# What to produce
Could you extract the text from every record word for word, keeping the pictures out of your answer?

Short web captions
[Start of section]

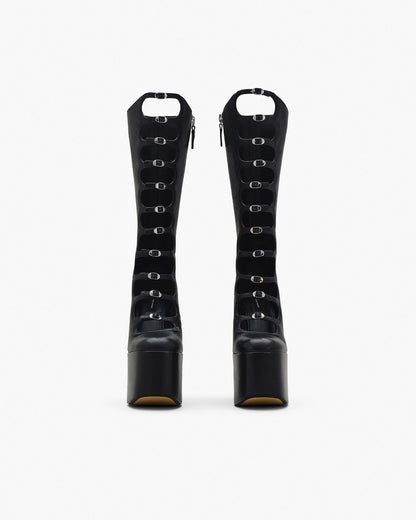 The Kiki  Knee-High Boot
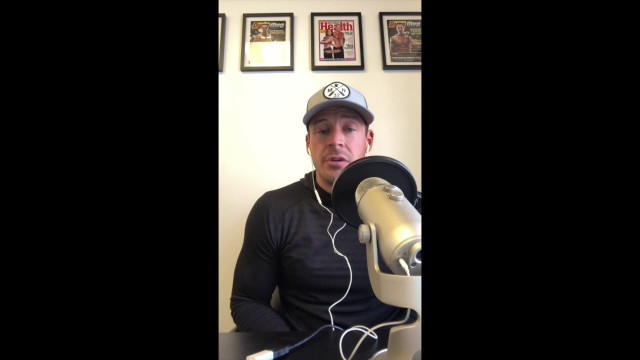 'Jeremy Scott Fitness Podcast- A Gym vs. A Coaching Program'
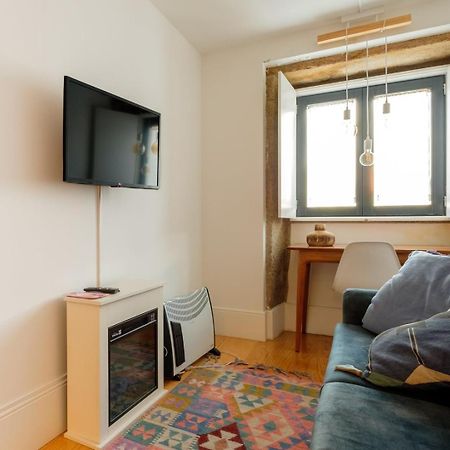 Guestready - Blue Gem In The Historic Centre Leilighet Porto Eksteriør bilde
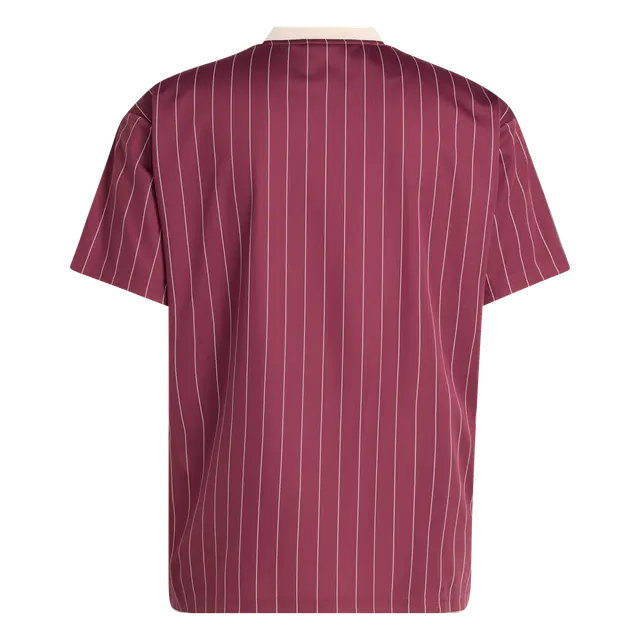 CAMISA AJAX TERRACE ICON 2025
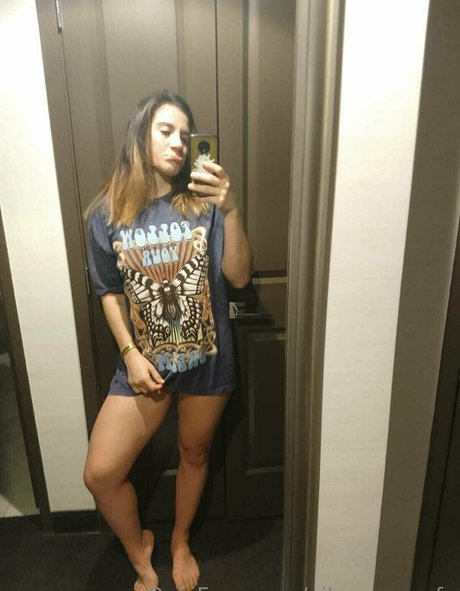 ailu perez ufc modèle porno galerie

[End of section]

# Exercise solution
 The Kiki  Knee-High Boot
 'Jeremy Scott Fitness Podcast- A Gym vs. A Coaching Program'
 Guestready - Blue Gem In The Historic Centre Leilighet Porto Eksteriør bilde
 CAMISA AJAX TERRACE ICON 2025
 ailu perez ufc modèle porno galerie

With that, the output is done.